I'm quite lost here.

The problem states:

A spherically symmetric electrostatic charge distribution produces an electric field that is directed radially out from the distribution center. At the distance

*r*from this center the field has the strength:

[tex]\[E=\frac{Q}{4\pi {{\varepsilon }_{0}}{{R}^{2}}}\left( \frac{r}{R}-\frac{{{r}^{2}}}{{{R}^{2}}} \right),0<r<R\][/tex]

and

[tex]E=\frac{Q}{4\pi {{\varepsilon }_{0}}{{r}^{2}}},r>R[/tex]

The constant

*Q*is a charge, the constant

*R*is a length; both are positive.

Now, determine the electric potential

*V*(

*r*) anywhere in space, when the potential is set to 0 in the infinitely distant.

## Homework Equations

[tex]\[V=\int_{a}^{b}{E}\,dr\][/tex]

## The Attempt at a Solution

Ok...

I first do the integral with the first

*E*-field (0 <

*r*<

*R*), with the limits 0 to

*r*. This gives me:

[tex]V=\frac{Q}{4\pi {{\varepsilon }_{0}}{{R}^{2}}}\int_{0}^{r}{\left( \frac{r}{R}-\frac{{{r}^{2}}}{{{R}^{2}}} \right)}\,dr=-\frac{Q{{r}^{2}}\left( 2r-3R \right)}{24\pi {{\varepsilon }_{0}}{{R}^{4}}}[/tex]

But since

*Q*and

*R*were positive, I assume that this result is positive as well, so instead we have:

[tex]V=\frac{Q{{r}^{2}}\left( 2r-3R \right)}{24\pi {{\varepsilon }_{0}}{{R}^{4}}}[/tex]

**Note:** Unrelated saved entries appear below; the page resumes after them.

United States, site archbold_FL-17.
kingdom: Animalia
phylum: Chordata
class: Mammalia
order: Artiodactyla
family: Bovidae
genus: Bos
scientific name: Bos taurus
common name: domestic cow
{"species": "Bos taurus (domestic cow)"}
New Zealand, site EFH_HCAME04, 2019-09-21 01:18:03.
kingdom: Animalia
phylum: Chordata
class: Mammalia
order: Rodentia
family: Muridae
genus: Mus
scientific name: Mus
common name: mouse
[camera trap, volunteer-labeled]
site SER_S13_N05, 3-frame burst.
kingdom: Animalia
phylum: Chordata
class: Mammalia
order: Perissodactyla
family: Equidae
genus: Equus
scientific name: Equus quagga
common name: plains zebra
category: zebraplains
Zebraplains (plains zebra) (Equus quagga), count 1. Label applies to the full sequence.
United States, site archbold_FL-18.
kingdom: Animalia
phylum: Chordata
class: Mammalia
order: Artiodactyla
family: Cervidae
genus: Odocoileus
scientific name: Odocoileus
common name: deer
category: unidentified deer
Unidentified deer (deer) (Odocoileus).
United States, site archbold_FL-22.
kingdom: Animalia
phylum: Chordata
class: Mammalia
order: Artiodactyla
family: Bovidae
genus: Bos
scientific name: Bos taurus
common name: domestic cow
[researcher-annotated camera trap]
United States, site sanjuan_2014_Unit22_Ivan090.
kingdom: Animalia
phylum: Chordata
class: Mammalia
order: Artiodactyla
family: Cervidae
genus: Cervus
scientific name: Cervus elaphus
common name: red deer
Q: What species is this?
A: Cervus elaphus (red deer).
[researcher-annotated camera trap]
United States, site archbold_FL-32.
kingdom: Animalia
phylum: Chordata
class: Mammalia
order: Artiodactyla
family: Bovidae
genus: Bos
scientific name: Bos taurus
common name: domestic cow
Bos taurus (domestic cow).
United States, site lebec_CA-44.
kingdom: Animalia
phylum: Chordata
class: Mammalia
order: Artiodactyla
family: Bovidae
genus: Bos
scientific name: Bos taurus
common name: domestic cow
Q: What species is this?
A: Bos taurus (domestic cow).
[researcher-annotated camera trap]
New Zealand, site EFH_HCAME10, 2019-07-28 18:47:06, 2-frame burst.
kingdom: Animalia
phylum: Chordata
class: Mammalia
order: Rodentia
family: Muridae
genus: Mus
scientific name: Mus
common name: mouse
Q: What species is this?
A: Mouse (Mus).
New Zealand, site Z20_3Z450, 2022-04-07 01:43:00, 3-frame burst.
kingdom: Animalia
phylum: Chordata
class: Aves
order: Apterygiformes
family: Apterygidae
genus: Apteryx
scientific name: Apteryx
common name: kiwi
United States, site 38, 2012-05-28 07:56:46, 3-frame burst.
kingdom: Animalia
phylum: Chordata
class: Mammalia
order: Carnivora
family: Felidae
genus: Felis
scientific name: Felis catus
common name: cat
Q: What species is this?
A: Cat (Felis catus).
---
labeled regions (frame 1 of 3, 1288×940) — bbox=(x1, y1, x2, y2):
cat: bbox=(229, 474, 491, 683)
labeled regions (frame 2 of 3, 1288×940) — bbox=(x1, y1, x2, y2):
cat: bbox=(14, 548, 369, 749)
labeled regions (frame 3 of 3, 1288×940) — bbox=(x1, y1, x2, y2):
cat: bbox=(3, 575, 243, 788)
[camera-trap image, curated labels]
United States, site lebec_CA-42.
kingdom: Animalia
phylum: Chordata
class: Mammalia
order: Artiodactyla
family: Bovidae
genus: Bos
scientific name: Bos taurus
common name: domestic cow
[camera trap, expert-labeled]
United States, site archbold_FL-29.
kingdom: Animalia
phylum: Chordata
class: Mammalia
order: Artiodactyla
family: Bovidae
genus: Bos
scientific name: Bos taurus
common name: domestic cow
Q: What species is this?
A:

Then I take the integral of the other E-field, with the limits

*R*to infinity and get:

[tex]V=\frac{Q}{4\pi {{\varepsilon }_{0}}}\int_{R}^{\infty }{\frac{1}{{{r}^{2}}}}\,dr=\frac{Q}{4\pi {{\varepsilon }_{0}}R}[/tex]

Adding these two integrals together I get:

[tex]V=\[\frac{Q\left( 2{{r}^{3}}-3R{{r}^{2}}+6{{R}^{3}} \right)}{24\pi {{\varepsilon }_{0}}{{R}^{4}}}\][/tex]

BUT, according to my book it should be:

[tex]V=\[\frac{Q\left( 2{{r}^{3}}-3R{{r}^{2}}+7{{R}^{3}} \right)}{24\pi {{\varepsilon }_{0}}{{R}^{4}}}\][/tex]

So, the difference being the 7 instead of 6. And I have no idea what to do to make up for that tiny difference. It's so close to each other that I can't imagine me being WAY off. So am I doing something wrong, or is it a mistake in the book ?

Regards